How to avoid spam, how to filter spam, and how to complain about spam:

  • Stop Spam with Disposable Email Addresses (disposable email address will forward all mail to your real address)

    Don't Use Your Primary Email Address to Sign Up for Anything. Many Web sites require you to sign up to access their services. You never know what will happen to the email address you give to the site.

    - Hackers may break into the network and steal the email address,
    - it may leak to the Web due to some mishap, or
    - it might even get sold to spammers.

    As soon as you get spam through a disposable address, you disable it, and all messages (and all spam) sent to the disposable address bounce back to the sender instead of your Inbox.

  • Change the default (catch-all) address (where all email will be delivered if the mailbox specified does not exist) for your account to ":fail: no such address here."
  • Report Spam with SpamCop (http://www.spamcop.net/)

    Complain about spam the right way easily with SpamCop, which does all the analyzing for you and generates a perfect complaint email, too.

  • Hide Email Address from Harvester Bots / Spiders and Disguise Your Email Address in Newsgroups, Forums, Blog Comments, Chat

    Make it more difficult for spammers to get your address by obfuscating it when you use it in your Website, newsgroups, forums and the like.

  • Ignore Delivery Failures of Messages You Did Not Send

    If you wonder why you are getting delivery failures for messages you know you did not send, the cause may be a worm or a spammer, and it's probably not on your computer.
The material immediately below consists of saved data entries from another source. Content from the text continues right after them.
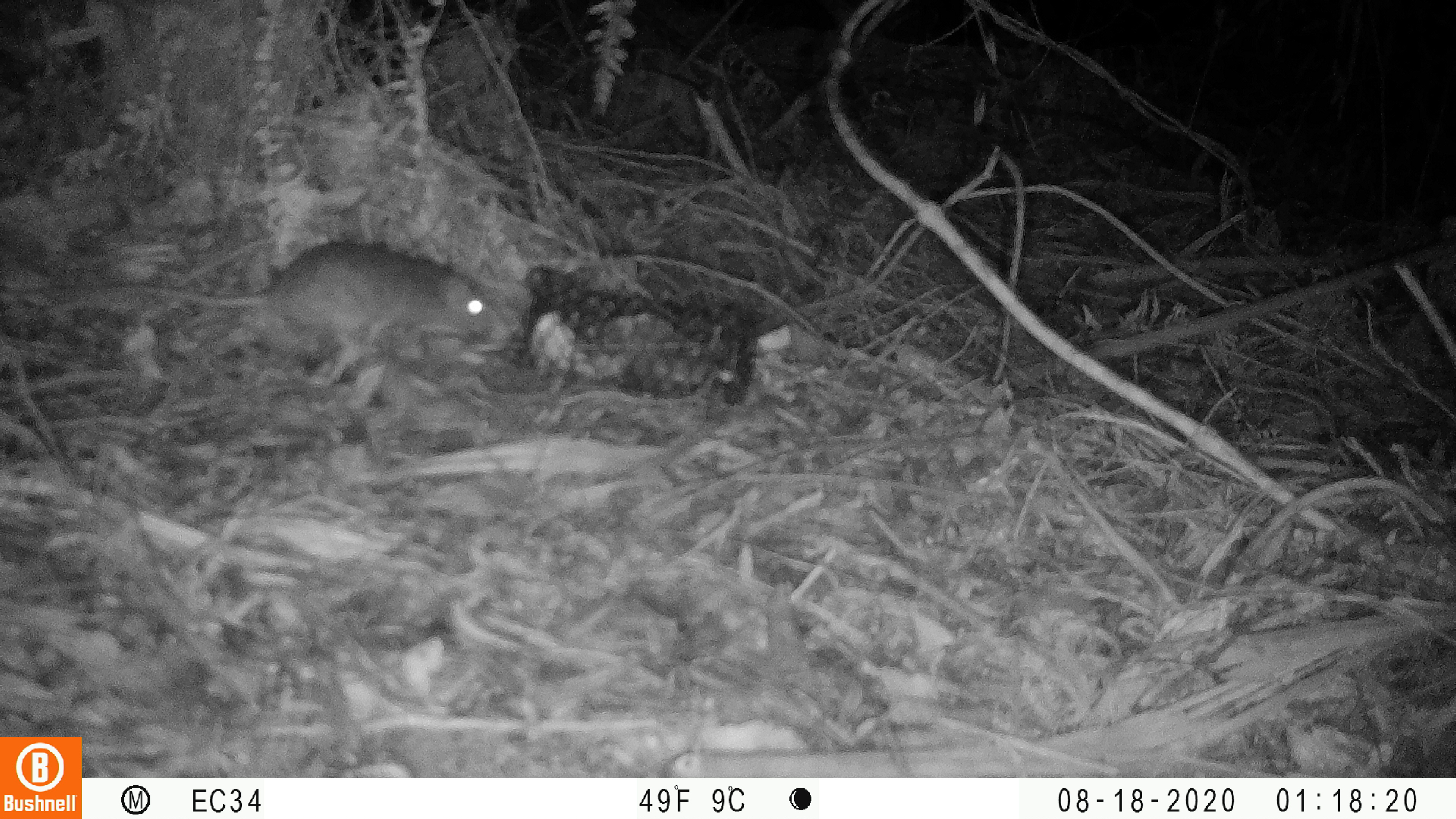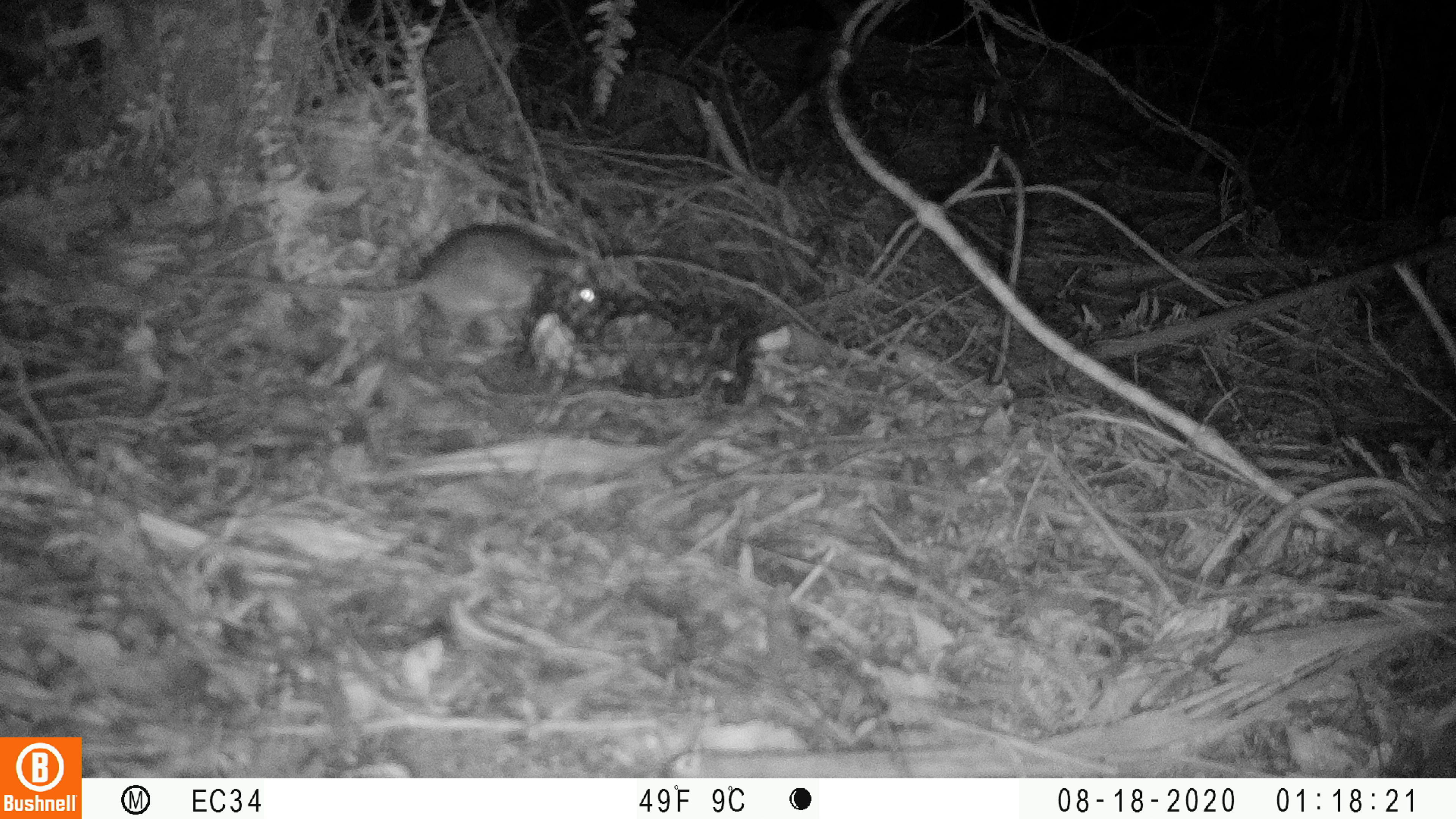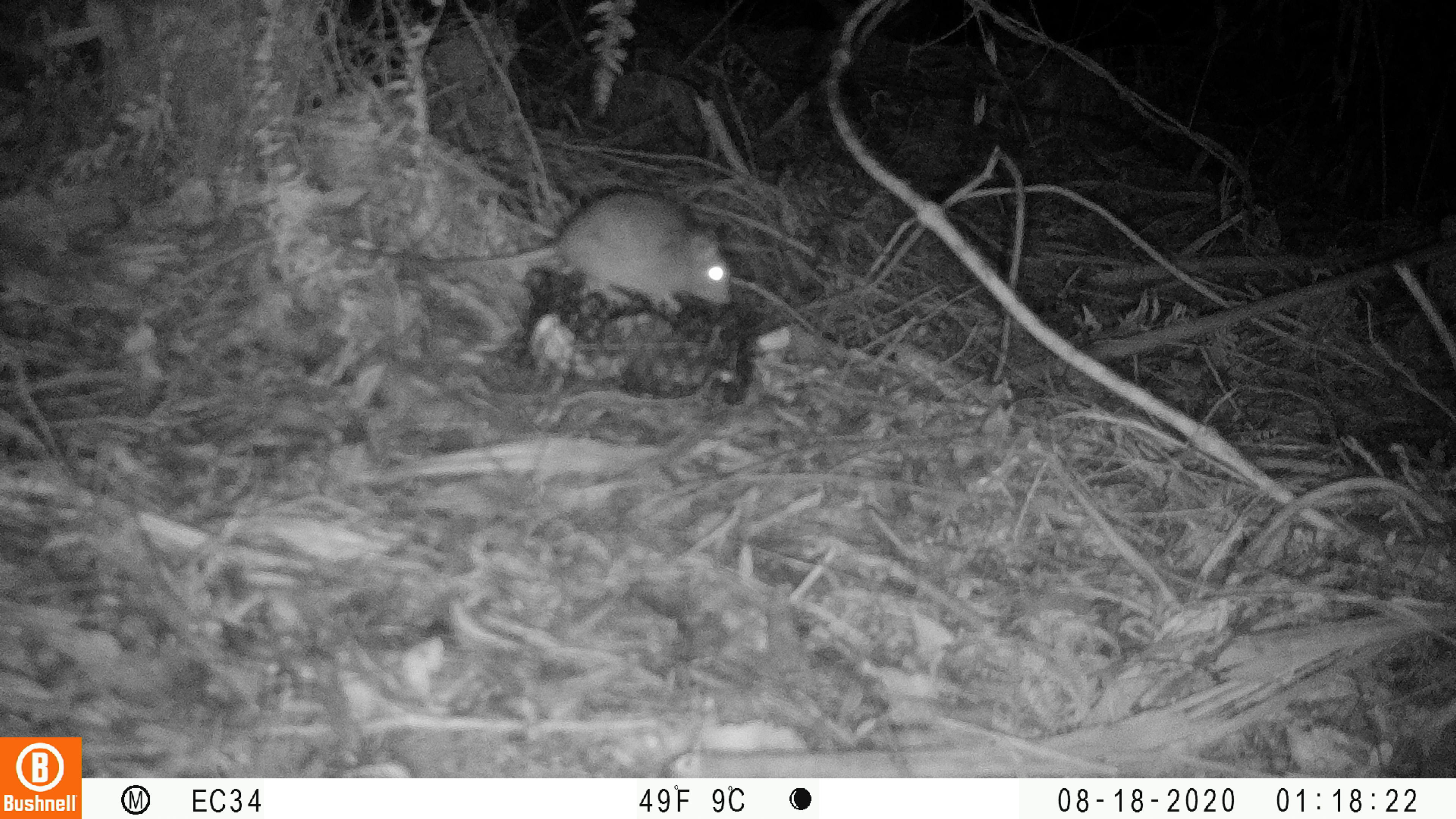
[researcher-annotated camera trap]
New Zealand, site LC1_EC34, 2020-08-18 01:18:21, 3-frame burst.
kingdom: Animalia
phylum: Chordata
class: Mammalia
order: Rodentia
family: Muridae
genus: Rattus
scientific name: Rattus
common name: rat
Rat (Rattus).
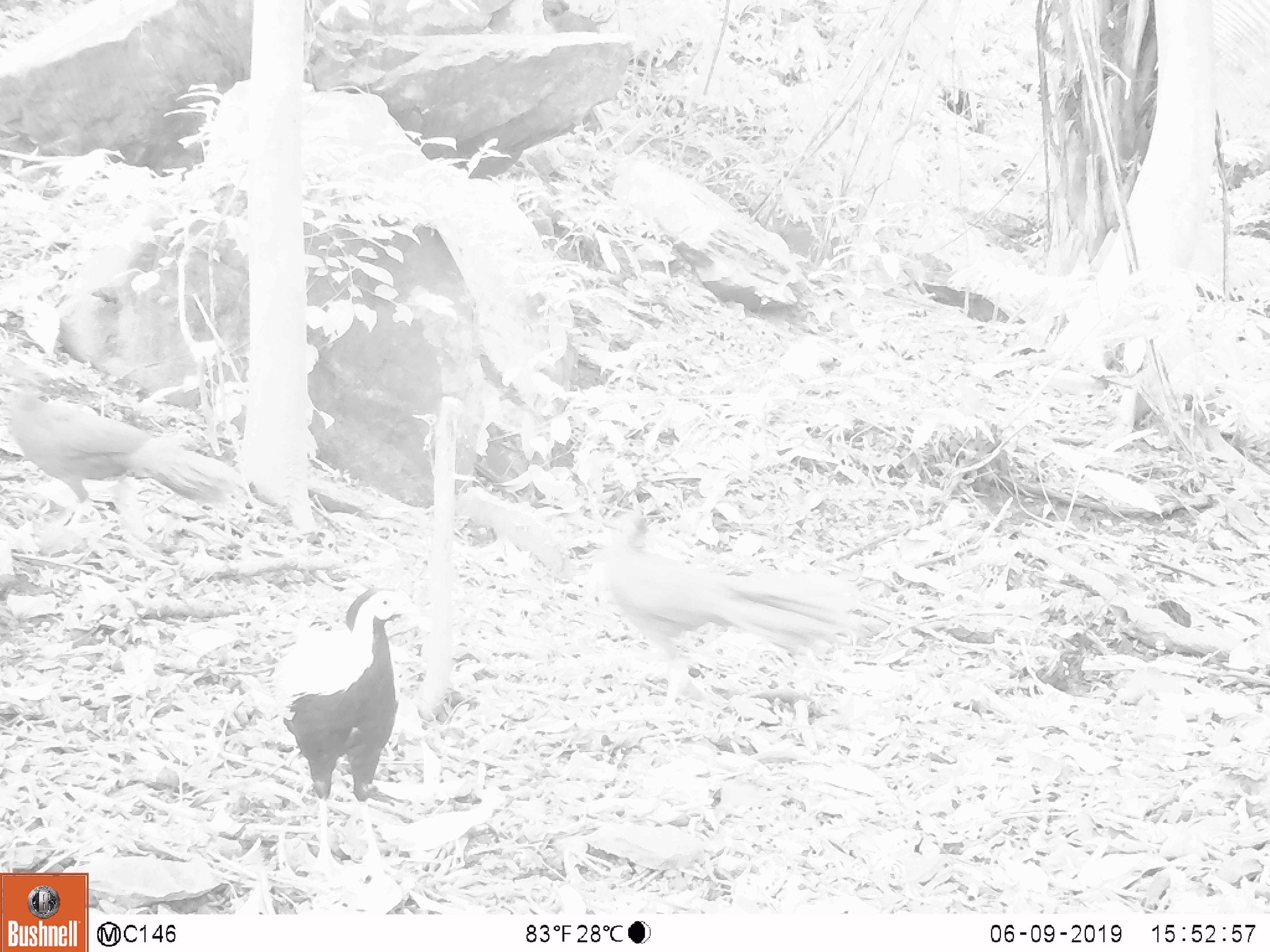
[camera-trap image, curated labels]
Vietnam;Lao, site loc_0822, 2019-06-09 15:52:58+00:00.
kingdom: Animalia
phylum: Chordata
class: Aves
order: Galliformes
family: Phasianidae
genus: Lophura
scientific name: Lophura nycthemera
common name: silver pheasant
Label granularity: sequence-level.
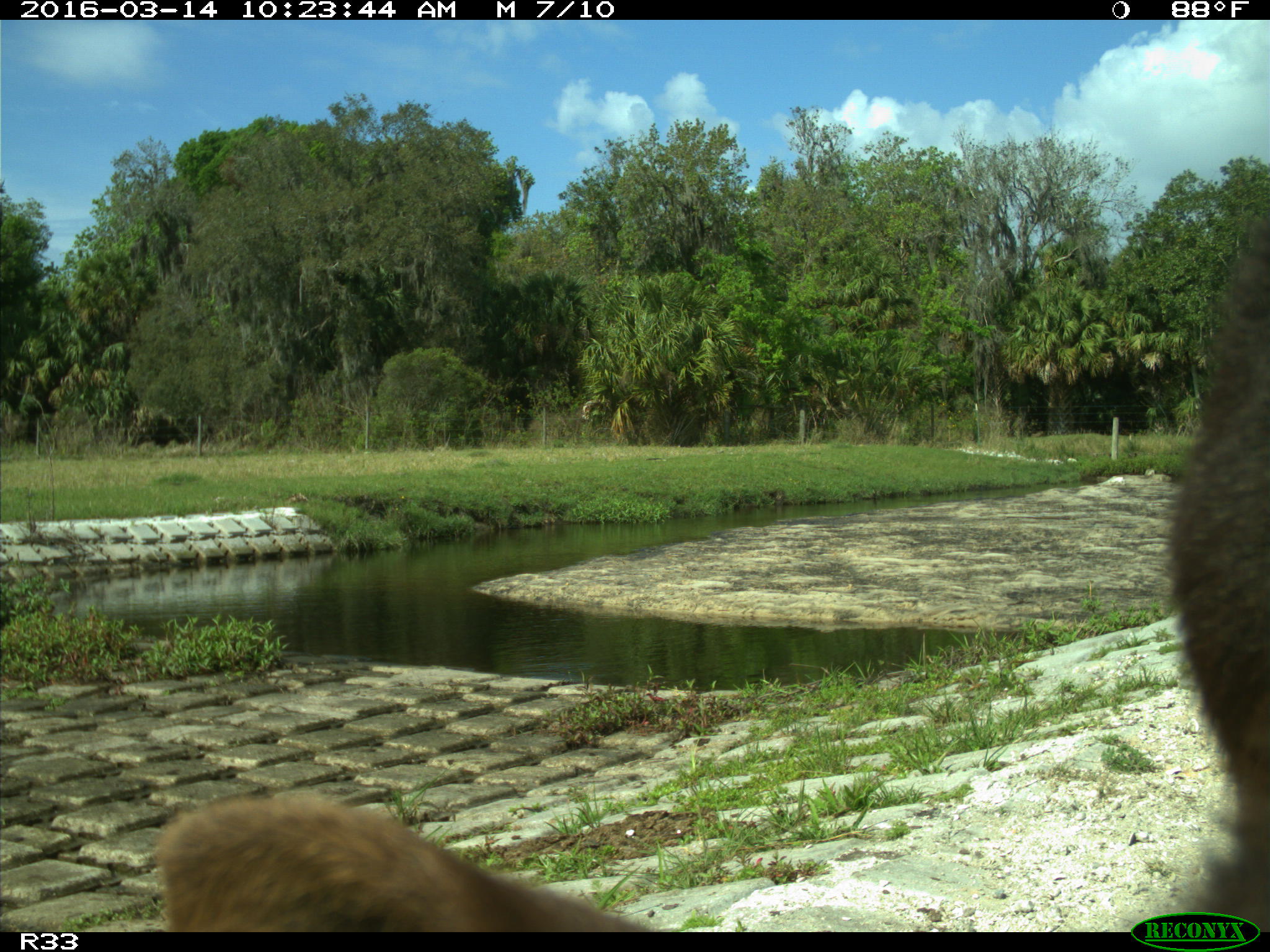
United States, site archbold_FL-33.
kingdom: Animalia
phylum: Chordata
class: Mammalia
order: Artiodactyla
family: Bovidae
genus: Bos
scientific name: Bos taurus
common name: domestic cow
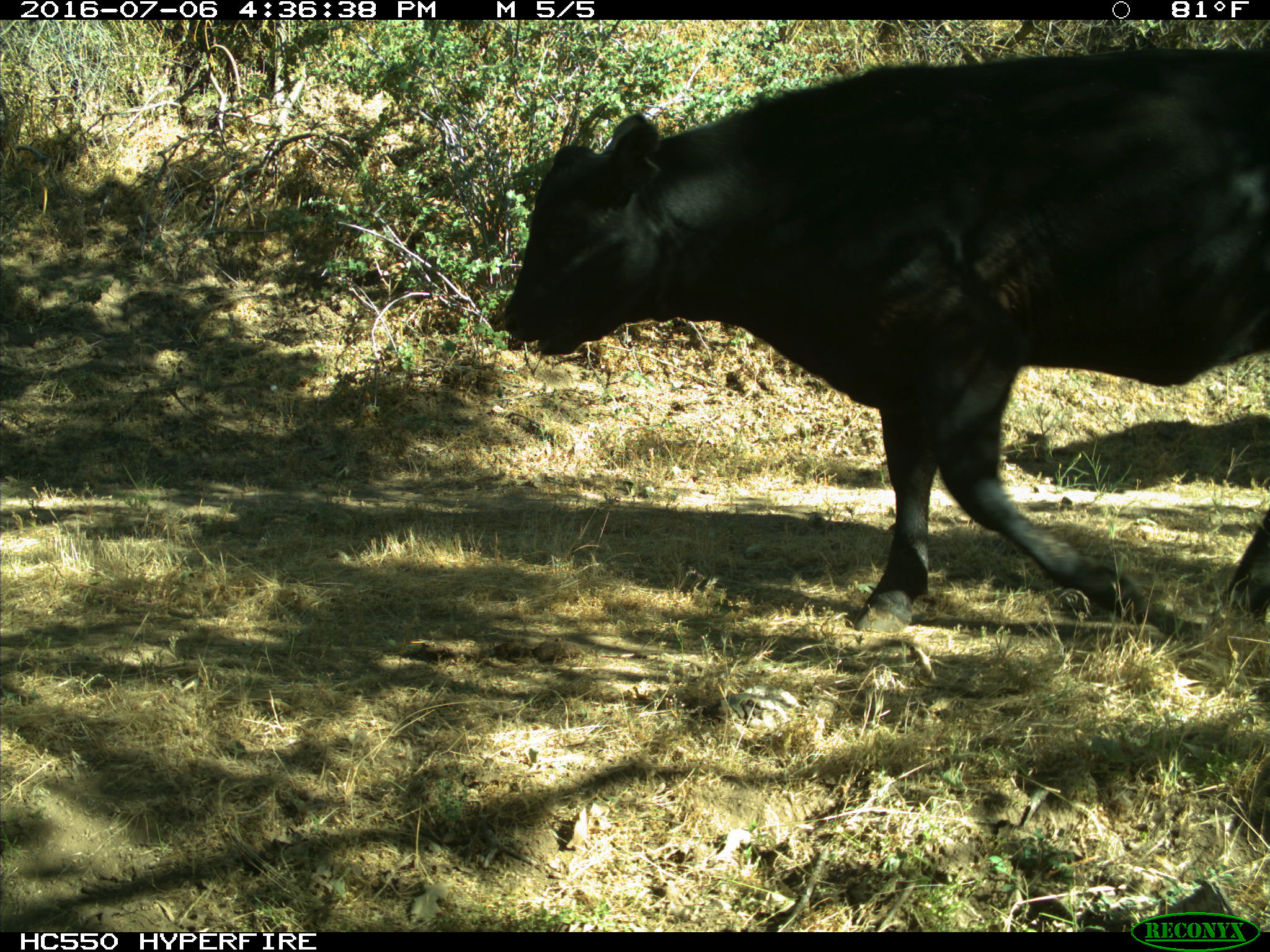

However, if you do get a lot of delivery failure messages, you may have a worm on your computer.
  • Use email filter such as Spam Assassin. Spam Assassin is an automated mail filter that uses a wide range of heuristic algorithms on mail headers and message body text to identify "SPAM" (unsolicited email). Once identified, the mail is tagged as "SPAM" for later filtering using the user's desktop mail client. For more info visit http://www.spamassassin.org/

  • Use a Good Anti-Spam Program

    Employ one of the great anti-spam tools (e.g., POPFile Spam Filter & Thunderbird) that filter junk mail using all kinds of clever strategies.

  • Don't Believe Spammers When They Say "You Requested"

    There are two words that you will find in almost any unsolicited bulk email: you requested - Don't believe it.
  • Anti-Phishing Protection - Watch for increasingly common email scams - also known as “phishing” - which try to fool you into handing over your passwords and other personal information.

  • Assume Mail from Unknown Senders is Spam

    Send messages not from somebody in your address book to the Junk Mail folder. You can also use challenge/response spam filters.